According to the Australian classification system, Modified Monash Model.
HBV status allocation
The foundation step of determining and allocating HBV status and subsequent CQI cycles found statistically significant improvements in all HBV status allocations and at all timepoints (p < 0.0001) (Fig. 4, Appendix pp. 3–9). Pre-Hep B PAST, 1192/10,853, 11.0% of people had a known and documented HBV status, meaning (9661/10,853), 89.0% [95% CI 88.4–89.6] had an unknown and undocumented status. On completion of the foundation step, this increased to (26,075/32,915), 79.2% of people who had enough existing clinical data to determine an HBV status, meaning that (6840/32,915), 20.8% had an unknown status. At completion of Hep B PAST (28,675/31,588), 90.8% of the study population had a known and documented HBV status, with (2913/31,588), 9.2% [95% CI 9.2–9.5] remaining unknown. At the foundation step, the non-immune, susceptible to HBV status was 4.6% [95% CI 4.4–4.8]. All people non-immune at the foundation step and at each CQI cycle had a vaccination care plan added to their EHR. As a result, the proportion who remained susceptible to HBV at completion of Hep B PAST declined to 3.2% [95% CI 3.2–3.4]. Improvements were also reflected in the vaccination status code.
There were 23,948 people who were included in both the foundation step and the completion of Hep B PAST (Fig. 2). Of which 19,539 (81.6%) people's HBV status remained the same 2995 (12.5%) went from unknown to a known status, and 626 (2.6%) changed from non-immune to vaccinated between the two time points.
CHB cascade of care
As part of the foundation step and ongoing CQI, all people living with CHB were added to the “Hep B Hub” to facilitate care. We found statistically significant improvements in all domains of the cascade of care (p < 0.0001). At completion of Hep B PAST, the estimated cascade of care was (821/822), 99.9% [95% CI 99.3–99.9] diagnosed, (709/822), 86.3% [95% CI 83.7–88.5] engaged in care and (198/822), 24.1% [95% CI 21.2–27.2] on antiviral treatment (Fig. 5).
CHB prevalence
In the Pre-Hep B PAST cohort (N = 10,853), there were 190 people diagnosed with CHB. The foundation step (N = 32,915) identified 801 people living with CHB; a care plan was initiated, and each person was included in the “Hep B Hub”, thus entering them into a cascade of care. There were 185 people who were HBV positive at foundation step who were no longer counted in the HBV infected status at completion of Hep B PAST (2023), of which 76 people had died, 30 people had cleared their hepatitis B surface antigen (no longer infected), and 78 people had moved to a non-participating health service (Fig. 2, Appendix p. 14).
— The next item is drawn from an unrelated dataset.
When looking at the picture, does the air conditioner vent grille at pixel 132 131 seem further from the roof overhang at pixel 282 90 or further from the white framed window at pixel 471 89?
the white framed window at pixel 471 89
Between the foundation step and completion of the study, 205 additional people were diagnosed with CHB, accounting for 24.9% of the total people living with CHB at completion. At the completion of Hep B PAST (N = 31,588), 821 people were living with CHB, giving an overall prevalence of 2.6% [95% CI 2.4–2.8] in participating health services.
The CHB prevalence among people born before 1990, when universal vaccination was introduced, was 6.1% [95% CI 5.6–6.5], decreasing to 0.4% [95% CI 0.3–0.5] in the post-vaccination cohort (Appendix p. 12). The overall prevalence in males was 3.7% and in females 2.2% (Appendix p. 11). Further analyses of subgroups can be found in the Appendix.
Discussion
We demonstrated marked improvements in the CHB cascade of care, achieved through partnerships and a co-designed and implemented model of care. Hep B PAST partner services are exceeding national HBV elimination targets. Success factors include: systematic data organisation,17 regular CQI cycles, a hub and spoke model of care, a trained First Nations and PHC health workforce,19,20 dedicated staffing, outreach access to diagnostic technology and in-language consumer health resources.22 The Hep B PAST program consists of a diverse, multidisciplinary team that includes researchers, epidemiologists, public health experts, lab scientists, clinical doctors, nurses, Aboriginal health workers, and people living with CHB. This collaborative approach, coupled with a culture of true partnerships and flattened hierarchies, has been key to its success. Australia also benefits from universal access to publicly funded healthcare. Implementing this model could enable other regions and countries to improve CHB care in PHC settings, enhance the cascade of care and work towards eliminating HBV as a public health threat.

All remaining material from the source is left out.